Сергей Роганов: Прежде всего, смерть, действительно, была табуирована в советской России.
Виктор Ерофеев: Кроме героической.
Сергей Роганов: Безусловно. Это знак индустриальной эпохи. И это было и в Европе, и в советской России. Что касается Маркса, я немножко встану на защиту. Он говорил: "Человек смертен, как родовое существо, а философия как раз рассматривает свободного индивида, который созерцает смерть, вокруг нее крутится и думает, как бы все-таки остаться в памяти хотя бы потомков". Поэтому для Маркса не существовало, как и вся субъективная буржуазная философия, смерть, как родовое существо. Что касается постсоветского времени, понимаете, смертью начинают играться.
Я вернусь к теме, которую Андрей поднял. Дело в том, что смерть сейчас (это во всем мире постиндустриальном) вытеснена абсолютно. Филипп Арье говорил, перевернутая смерть. Хосписы в стороне, кладбища за городом, отпевание на кладбище. Дома умирающие тяжелобольные, уже это не XIX век. Она повсеместно вытесняется.
Виктор Ерофеев: Даже хочу добавить, кстати говоря, Сергей, что, например, на советских картах Москвы кладбища не рисовались с крестиками или еще как-либо, не отмечались вообще как кладбища. Были такие зеленые, какие-то непонятные поляны на карте. В общем, смерть была неприлична.
Андрей Орлов: Но при этом покойников несли через весь город очень часто.
Сергей Роганов: Героев несли через весь город.
Михаил Нисенбаум: Или просто людей, у которых нет денег на машину, например, тоже несли.
Виктор Ерофеев: И все развивалось в красно-черном варианте.

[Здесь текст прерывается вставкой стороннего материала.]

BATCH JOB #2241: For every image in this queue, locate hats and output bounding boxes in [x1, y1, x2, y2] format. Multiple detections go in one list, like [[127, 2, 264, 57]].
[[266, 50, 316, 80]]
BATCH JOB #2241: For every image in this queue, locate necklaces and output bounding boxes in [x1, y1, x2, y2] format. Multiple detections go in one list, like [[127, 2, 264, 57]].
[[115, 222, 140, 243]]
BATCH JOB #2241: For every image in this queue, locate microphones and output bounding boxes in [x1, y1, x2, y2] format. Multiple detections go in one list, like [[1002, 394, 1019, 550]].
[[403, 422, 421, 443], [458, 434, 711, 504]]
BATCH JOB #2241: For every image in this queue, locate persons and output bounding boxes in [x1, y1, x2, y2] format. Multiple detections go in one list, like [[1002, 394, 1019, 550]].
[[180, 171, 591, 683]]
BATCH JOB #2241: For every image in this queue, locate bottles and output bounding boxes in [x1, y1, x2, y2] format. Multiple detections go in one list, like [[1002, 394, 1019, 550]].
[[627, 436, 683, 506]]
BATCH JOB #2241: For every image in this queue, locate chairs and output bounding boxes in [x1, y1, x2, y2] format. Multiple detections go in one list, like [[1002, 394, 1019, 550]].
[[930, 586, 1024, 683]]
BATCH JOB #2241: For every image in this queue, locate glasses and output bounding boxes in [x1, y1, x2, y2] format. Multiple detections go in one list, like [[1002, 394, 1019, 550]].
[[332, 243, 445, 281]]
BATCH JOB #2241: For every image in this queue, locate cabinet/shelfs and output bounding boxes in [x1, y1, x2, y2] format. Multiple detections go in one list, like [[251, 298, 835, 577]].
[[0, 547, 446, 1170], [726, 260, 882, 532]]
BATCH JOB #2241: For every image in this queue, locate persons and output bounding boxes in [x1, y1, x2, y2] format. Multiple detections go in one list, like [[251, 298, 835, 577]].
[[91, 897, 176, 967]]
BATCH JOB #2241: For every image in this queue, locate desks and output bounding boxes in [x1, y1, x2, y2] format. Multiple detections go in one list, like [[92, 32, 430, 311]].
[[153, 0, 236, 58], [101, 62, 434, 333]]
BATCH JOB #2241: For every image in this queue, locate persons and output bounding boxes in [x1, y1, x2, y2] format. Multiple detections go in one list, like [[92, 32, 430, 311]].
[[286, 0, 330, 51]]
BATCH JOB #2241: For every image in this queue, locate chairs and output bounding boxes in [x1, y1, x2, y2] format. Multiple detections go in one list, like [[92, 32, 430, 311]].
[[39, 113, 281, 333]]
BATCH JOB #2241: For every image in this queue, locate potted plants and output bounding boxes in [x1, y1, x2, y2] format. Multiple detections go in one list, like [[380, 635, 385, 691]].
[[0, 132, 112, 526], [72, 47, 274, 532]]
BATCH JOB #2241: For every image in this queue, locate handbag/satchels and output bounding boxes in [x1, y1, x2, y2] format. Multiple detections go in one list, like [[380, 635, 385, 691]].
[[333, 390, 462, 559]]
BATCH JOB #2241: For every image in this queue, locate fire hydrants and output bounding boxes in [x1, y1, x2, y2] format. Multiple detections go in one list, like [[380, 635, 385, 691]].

Нам звонит Олег из Москвы. Олег, вы боитесь смерти?
Слушатель: Смерти, по-моему, нет. Я боюсь, конечно, незавершенные какие-то дела оставить, но непосредственно сам процесс, как говорят буддисты, перерождения, это, наверное, неприятно, а в целом как-то успокоился.
Во-первых, короткий комментарий. Когда говорят о том, что наука даст бессмертие, это, конечно, смешно, потому что наука, наоборот, нам дала совершенно ужасную картину мира, в которой не только человек смертен, но смертно и человечество, поскольку вселенная когда-то достигнет такого состояния, в котором в ней не смогут существовать высокоорганизованные структуры. Из нашей вселенной в другую вселенную, если они родятся, ничего не перейдет. Поэтому даже какое-то такое духовное знание не совсем понятно, как передать.
Виктор Ерофеев: Интересно говорите.
Слушатель: У меня вот какой вопрос.
Виктор Ерофеев: У нас сильная команда, так что задавайте серьезные вопросы, Олег.
Слушатель: Два дня назад я был на Востряковском кладбище. Там я увидел при входе могилы новых русских, точнее, новых иудеев по знакам, которые там есть. Такие молодые люди, по датам до 50 лет, очевидно, они умерли соответствующей новым русским смертью. Очень они интересно оформлены. Обычно на кладбище такая скромная скорбная табличка, строгий человек. А здесь две могилы были, огромное керамическое панно, человек снят в офисе в рубашке с коротким рукавом, среди "компов" и принтеров, даже с сигаретой в руке. Как вам такой образ посмертный жизни и смерти?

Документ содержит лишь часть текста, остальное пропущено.